Records from a collection:
┌──

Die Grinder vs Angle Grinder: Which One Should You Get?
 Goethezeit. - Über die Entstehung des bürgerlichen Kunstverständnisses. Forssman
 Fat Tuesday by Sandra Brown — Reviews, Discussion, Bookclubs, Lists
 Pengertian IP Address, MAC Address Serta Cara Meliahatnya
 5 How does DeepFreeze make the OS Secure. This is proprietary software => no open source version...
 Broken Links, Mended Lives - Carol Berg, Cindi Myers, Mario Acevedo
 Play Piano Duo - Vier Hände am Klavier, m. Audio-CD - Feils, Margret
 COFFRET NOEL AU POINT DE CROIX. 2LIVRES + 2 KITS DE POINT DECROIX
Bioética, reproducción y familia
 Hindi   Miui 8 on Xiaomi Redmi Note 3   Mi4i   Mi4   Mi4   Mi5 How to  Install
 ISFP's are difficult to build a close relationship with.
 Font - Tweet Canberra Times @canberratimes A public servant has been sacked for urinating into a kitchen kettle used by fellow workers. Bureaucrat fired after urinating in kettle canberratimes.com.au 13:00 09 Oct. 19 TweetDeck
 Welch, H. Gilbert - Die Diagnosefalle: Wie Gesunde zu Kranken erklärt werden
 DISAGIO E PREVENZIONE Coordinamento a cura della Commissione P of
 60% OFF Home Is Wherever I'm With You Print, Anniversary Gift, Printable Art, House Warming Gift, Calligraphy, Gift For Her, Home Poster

└──

What is required
Up to and including the line that contains "DISAGIO E PREVENZIONE", output the records above exactly, beginning with their first line.

Expected answer
Die Grinder vs Angle Grinder: Which One Should You Get?
 Goethezeit. - Über die Entstehung des bürgerlichen Kunstverständnisses. Forssman
 Fat Tuesday by Sandra Brown — Reviews, Discussion, Bookclubs, Lists
 Pengertian IP Address, MAC Address Serta Cara Meliahatnya
 5 How does DeepFreeze make the OS Secure. This is proprietary software => no open source version...
 Broken Links, Mended Lives - Carol Berg, Cindi Myers, Mario Acevedo
 Play Piano Duo - Vier Hände am Klavier, m. Audio-CD - Feils, Margret
 COFFRET NOEL AU POINT DE CROIX. 2LIVRES + 2 KITS DE POINT DECROIX
Bioética, reproducción y familia
 Hindi   Miui 8 on Xiaomi Redmi Note 3   Mi4i   Mi4   Mi4   Mi5 How to  Install
 ISFP's are difficult to build a close relationship with.
 Font - Tweet Canberra Times @canberratimes A public servant has been sacked for urinating into a kitchen kettle used by fellow workers. Bureaucrat fired after urinating in kettle canberratimes.com.au 13:00 09 Oct. 19 TweetDeck
 Welch, H. Gilbert - Die Diagnosefalle: Wie Gesunde zu Kranken erklärt werden
 DISAGIO E PREVENZIONE Coordinamento a cura della Commissione P of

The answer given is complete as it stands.